**Dataset entries:**
• • • • •
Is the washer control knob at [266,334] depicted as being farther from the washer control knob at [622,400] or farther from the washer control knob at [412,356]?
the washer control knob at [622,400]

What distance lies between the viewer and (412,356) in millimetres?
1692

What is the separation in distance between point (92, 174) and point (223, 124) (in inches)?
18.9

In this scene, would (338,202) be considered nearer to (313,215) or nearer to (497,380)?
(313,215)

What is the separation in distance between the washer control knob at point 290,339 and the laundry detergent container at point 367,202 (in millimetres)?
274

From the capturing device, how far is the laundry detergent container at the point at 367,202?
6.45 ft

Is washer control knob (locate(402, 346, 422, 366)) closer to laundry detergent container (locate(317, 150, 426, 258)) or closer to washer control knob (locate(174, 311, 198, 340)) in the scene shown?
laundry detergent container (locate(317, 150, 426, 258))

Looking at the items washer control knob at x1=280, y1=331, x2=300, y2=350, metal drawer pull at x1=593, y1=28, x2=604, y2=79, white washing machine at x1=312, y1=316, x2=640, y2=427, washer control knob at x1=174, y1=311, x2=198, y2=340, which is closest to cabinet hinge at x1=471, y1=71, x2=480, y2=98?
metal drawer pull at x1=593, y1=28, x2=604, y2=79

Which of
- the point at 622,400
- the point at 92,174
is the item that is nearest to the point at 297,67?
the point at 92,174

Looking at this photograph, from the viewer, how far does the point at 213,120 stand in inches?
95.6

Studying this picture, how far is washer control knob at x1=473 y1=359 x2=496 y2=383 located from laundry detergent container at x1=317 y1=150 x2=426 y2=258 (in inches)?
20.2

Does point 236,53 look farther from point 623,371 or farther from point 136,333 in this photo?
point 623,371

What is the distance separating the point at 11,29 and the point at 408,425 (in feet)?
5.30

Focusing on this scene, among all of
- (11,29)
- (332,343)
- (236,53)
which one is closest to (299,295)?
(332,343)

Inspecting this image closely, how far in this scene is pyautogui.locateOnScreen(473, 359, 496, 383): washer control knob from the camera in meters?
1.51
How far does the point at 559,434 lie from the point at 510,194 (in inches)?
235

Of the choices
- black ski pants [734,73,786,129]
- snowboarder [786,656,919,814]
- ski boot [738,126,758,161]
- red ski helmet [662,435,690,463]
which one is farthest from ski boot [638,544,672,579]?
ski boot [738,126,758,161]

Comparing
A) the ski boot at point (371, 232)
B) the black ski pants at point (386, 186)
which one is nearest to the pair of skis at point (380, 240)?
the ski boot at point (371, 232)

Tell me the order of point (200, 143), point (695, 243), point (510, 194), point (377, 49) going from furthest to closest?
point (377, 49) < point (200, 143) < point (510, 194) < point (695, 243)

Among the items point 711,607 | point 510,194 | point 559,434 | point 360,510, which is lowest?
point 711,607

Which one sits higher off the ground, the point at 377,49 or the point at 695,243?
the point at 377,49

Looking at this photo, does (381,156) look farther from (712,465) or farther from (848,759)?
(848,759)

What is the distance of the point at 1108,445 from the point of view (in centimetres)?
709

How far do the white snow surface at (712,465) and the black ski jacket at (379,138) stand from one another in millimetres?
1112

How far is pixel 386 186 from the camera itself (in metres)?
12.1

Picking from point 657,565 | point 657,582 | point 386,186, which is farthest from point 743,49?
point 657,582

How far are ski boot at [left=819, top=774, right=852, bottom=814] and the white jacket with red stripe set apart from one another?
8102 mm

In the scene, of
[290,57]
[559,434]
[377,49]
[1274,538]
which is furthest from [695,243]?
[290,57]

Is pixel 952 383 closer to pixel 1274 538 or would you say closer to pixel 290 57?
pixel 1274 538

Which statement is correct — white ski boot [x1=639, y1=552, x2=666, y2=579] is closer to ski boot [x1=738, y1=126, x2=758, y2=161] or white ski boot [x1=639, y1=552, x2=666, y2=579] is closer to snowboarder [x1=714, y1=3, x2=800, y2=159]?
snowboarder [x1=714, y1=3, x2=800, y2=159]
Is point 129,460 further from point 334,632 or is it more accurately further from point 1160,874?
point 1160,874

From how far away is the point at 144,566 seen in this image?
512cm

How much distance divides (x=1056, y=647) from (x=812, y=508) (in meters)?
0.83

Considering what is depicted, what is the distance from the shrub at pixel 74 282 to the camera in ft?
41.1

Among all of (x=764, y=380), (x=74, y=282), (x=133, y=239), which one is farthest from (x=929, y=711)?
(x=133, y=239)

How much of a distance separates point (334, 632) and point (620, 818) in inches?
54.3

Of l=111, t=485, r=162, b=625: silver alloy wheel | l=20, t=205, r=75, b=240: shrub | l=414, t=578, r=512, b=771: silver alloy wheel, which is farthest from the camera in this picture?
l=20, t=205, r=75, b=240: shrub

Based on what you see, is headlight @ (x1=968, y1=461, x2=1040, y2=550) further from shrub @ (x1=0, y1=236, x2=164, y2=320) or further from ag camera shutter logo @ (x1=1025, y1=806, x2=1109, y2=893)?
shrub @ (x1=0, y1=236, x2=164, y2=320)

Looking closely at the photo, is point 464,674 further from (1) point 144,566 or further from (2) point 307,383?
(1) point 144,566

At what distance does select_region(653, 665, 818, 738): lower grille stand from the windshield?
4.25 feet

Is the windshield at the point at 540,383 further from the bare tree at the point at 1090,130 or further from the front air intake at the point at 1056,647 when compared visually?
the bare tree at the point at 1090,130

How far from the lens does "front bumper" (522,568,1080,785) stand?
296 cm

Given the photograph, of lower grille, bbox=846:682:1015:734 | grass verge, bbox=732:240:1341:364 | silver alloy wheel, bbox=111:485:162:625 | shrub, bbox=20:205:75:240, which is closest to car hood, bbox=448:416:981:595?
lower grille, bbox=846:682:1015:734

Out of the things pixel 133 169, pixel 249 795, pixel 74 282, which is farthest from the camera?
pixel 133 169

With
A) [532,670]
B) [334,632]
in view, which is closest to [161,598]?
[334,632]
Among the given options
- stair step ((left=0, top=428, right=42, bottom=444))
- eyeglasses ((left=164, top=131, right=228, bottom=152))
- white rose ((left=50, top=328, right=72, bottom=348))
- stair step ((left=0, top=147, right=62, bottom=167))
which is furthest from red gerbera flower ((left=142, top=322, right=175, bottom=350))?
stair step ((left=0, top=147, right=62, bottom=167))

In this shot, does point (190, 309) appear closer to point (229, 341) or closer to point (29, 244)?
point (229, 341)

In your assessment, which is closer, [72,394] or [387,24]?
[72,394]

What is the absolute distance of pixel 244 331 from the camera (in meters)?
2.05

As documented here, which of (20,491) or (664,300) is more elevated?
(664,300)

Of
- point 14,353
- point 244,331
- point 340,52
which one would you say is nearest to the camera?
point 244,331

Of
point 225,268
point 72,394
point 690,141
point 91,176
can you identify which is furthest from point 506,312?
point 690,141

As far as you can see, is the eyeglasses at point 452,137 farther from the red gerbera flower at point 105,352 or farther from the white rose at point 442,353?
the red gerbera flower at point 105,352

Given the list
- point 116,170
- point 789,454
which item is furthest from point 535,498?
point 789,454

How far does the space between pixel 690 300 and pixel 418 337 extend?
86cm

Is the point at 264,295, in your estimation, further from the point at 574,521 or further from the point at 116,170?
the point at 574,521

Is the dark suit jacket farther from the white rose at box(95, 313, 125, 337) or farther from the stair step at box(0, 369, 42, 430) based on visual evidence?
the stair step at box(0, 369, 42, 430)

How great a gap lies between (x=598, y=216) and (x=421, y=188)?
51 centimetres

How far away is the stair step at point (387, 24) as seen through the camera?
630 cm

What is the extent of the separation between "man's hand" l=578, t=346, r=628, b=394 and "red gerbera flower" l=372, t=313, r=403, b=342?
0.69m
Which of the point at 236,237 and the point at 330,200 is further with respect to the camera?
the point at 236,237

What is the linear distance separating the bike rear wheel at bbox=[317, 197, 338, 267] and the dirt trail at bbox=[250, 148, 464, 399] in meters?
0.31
• • • • •
**STATED TASK:** Please render the items above, from the line containing "Given the list" through the last line, as a Markdown table with the columns Row and Line. Skip blank lines.

**TASK OUTPUT:**
| Row | Line |
|---|---|
| 1 | Given the list |
| 2 | - point 116,170 |
| 3 | - point 789,454 |
| 4 | which item is furthest from point 535,498? |
| 5 | point 789,454 |
| 6 | How far does the space between pixel 690 300 and pixel 418 337 extend? |
| 7 | 86cm |
| 8 | Is the point at 264,295, in your estimation, further from the point at 574,521 or further from the point at 116,170? |
| 9 | the point at 574,521 |
| 10 | Is the dark suit jacket farther from the white rose at box(95, 313, 125, 337) or farther from the stair step at box(0, 369, 42, 430) based on visual evidence? |
| 11 | the stair step at box(0, 369, 42, 430) |
| 12 | How great a gap lies between (x=598, y=216) and (x=421, y=188)? |
| 13 | 51 centimetres |
| 14 | How far away is the stair step at point (387, 24) as seen through the camera? |
| 15 | 630 cm |
| 16 | What is the extent of the separation between "man's hand" l=578, t=346, r=628, b=394 and "red gerbera flower" l=372, t=313, r=403, b=342? |
| 17 | 0.69m |
| 18 | Which of the point at 236,237 and the point at 330,200 is further with respect to the camera? |
| 19 | the point at 236,237 |
| 20 | What is the linear distance separating the bike rear wheel at bbox=[317, 197, 338, 267] and the dirt trail at bbox=[250, 148, 464, 399] in meters? |
| 21 | 0.31 |